Hapag-Lloyd bridges to the future
EUR 603.7 million loss in 2014: Extensive measures under way to improve the international competitiveness of Hapag-Lloyd
“In terms of results, 2014 was undoubtedly an extremely disappointing year. The group net result of EUR -603.7 million (previous year: -97.4 million) was heavily influenced by one-off effects. At the same time, however, the successful merger with CSAV also made it a highly significant, ground-breaking year for Hapag-Lloyd. We are now much more competitive and fit for the future, to which we are looking with optimism,” Rolf Habben Jansen, Hapag-Lloyd CEO said at the presentation of the 2014 annual report in Hamburg.
The manager is confident regarding Hapag-Lloyd’s merger with the container business of the Chelonian shipping company CSAV, expectedly saving at least USD 300 million per year.
They have already been able to exploit the first synergies, with many joint projects currently under way. CSAV’s services are being incorporated into Hapag-Lloyd’s global network. The integration is set to be complete by June.
“Apart from the integration, we have launched a wide range of other measures from which we expect a substantial improvement in earnings of at least USD 100 million in 2015,” Habben Jansen continued. These include optimising sales processes and costs as well as modernising the fleet. Hapag-Lloyd is currently in negotiations with several shipyards in this regard and will be ordering new ships over the coming weeks.
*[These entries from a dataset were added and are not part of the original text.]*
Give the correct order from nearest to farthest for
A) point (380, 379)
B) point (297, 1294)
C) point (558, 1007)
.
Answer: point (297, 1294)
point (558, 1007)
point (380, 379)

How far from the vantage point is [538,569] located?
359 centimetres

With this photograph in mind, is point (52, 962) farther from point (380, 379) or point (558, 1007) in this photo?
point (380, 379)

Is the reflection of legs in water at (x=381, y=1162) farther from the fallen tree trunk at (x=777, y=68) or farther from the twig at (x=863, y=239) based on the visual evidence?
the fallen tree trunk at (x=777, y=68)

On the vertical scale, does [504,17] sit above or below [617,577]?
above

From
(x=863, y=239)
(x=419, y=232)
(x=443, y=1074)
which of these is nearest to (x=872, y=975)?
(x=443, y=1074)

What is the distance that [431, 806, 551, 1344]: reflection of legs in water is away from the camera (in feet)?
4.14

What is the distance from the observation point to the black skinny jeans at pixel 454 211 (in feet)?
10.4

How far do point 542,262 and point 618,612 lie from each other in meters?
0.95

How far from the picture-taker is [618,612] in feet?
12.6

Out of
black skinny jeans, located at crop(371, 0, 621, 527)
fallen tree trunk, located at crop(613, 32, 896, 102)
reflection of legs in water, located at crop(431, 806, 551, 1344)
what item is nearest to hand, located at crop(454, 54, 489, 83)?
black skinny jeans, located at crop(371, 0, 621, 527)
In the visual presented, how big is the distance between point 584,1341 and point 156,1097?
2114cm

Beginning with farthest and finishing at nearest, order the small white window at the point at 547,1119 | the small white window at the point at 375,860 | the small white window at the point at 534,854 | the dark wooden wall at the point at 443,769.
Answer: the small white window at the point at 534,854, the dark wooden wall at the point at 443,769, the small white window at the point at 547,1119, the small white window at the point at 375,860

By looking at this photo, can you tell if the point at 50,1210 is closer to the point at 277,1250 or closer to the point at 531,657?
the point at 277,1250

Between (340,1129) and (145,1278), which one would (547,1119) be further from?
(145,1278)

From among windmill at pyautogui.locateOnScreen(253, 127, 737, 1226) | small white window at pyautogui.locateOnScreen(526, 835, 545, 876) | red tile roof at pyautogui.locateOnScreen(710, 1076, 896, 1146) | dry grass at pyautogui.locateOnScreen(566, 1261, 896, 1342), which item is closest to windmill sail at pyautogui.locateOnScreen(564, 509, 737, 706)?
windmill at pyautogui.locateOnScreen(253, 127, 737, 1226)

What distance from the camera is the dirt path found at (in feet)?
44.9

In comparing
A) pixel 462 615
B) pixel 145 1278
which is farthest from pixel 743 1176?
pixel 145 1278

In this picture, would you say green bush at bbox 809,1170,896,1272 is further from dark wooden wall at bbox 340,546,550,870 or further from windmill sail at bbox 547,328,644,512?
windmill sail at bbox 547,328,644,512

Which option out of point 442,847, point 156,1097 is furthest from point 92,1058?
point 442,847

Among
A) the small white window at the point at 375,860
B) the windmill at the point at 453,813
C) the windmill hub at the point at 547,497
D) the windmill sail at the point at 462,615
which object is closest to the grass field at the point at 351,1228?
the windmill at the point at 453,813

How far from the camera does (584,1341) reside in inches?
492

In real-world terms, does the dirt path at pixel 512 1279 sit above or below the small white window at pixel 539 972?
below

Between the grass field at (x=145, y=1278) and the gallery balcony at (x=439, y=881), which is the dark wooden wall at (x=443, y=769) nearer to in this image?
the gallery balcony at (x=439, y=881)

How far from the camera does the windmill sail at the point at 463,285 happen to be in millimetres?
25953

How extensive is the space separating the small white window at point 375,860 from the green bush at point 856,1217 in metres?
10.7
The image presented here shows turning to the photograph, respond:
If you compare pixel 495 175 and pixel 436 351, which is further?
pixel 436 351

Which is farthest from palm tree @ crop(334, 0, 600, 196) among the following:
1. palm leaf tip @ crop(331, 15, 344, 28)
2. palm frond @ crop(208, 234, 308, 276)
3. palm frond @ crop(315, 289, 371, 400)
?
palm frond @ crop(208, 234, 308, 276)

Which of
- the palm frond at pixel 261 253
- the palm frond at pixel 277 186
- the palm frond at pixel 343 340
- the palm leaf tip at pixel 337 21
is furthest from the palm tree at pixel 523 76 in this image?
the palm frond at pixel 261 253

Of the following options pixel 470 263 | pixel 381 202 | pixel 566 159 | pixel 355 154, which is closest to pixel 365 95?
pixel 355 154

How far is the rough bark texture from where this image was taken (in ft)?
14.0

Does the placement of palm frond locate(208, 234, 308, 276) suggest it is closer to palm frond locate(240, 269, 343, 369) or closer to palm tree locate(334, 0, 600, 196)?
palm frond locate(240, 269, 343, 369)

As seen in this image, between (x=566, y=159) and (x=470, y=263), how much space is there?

Hapag-Lloyd’s transport volume grew by 7.5 per cent to 5.9 million TEU in the past financial year. The average freight rate was down 3.2 per cent year-on-year at USD 1,434/TEU, while revenue rose by 3.7 per cent to EUR 6.8 billion. EBITDA came to EUR 98.9 million (previous year: EUR 389.1 million) and the operating result to EUR -112.1 million (previous year: EUR 67.2 million).